Only the text should come through, so restate the listing exactly and drop its images.

▶ [RECORD EXTRACTS]:

# # # # #

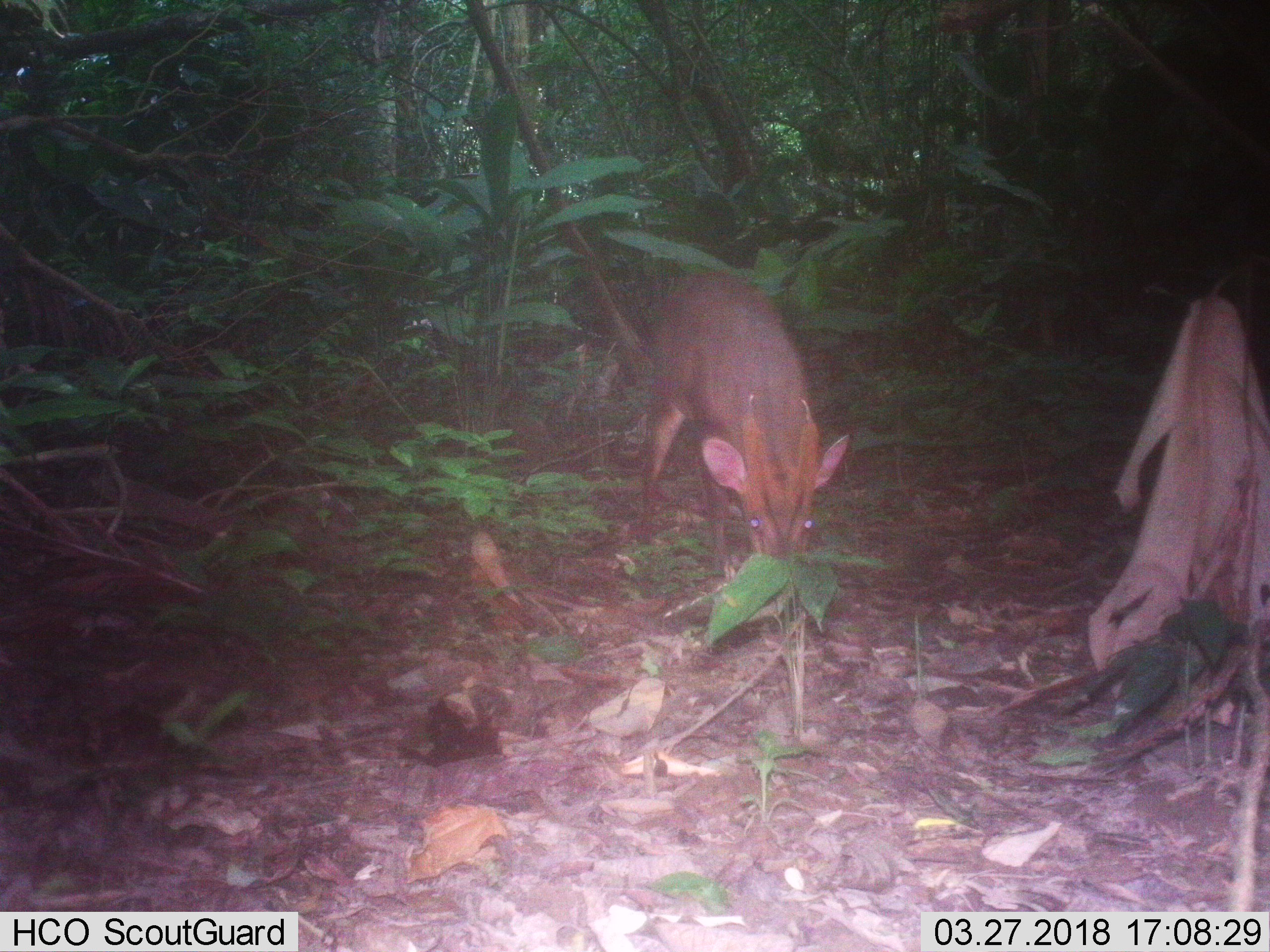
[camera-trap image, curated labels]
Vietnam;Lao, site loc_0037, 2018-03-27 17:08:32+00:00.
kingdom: Animalia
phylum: Chordata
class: Mammalia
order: Artiodactyla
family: Cervidae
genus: Muntiacus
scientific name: Muntiacus vuquangensis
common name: large-antlered muntjac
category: large antlered muntjac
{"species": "large antlered muntjac (large-antlered muntjac) (Muntiacus vuquangensis)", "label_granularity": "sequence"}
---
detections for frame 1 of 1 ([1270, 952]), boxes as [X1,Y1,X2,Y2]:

# # # # #

▶ [OUTPUT FOR THIS TASK]:
[camera-trap image, curated labels]
Vietnam;Lao, site loc_0037, 2018-03-27 17:08:32+00:00.
kingdom: Animalia
phylum: Chordata
class: Mammalia
order: Artiodactyla
family: Cervidae
genus: Muntiacus
scientific name: Muntiacus vuquangensis
common name: large-antlered muntjac
category: large antlered muntjac
{"species": "large antlered muntjac (large-antlered muntjac) (Muntiacus vuquangensis)", "label_granularity": "sequence"}
---
detections for frame 1 of 1 ([1270, 952]), boxes as [X1,Y1,X2,Y2]:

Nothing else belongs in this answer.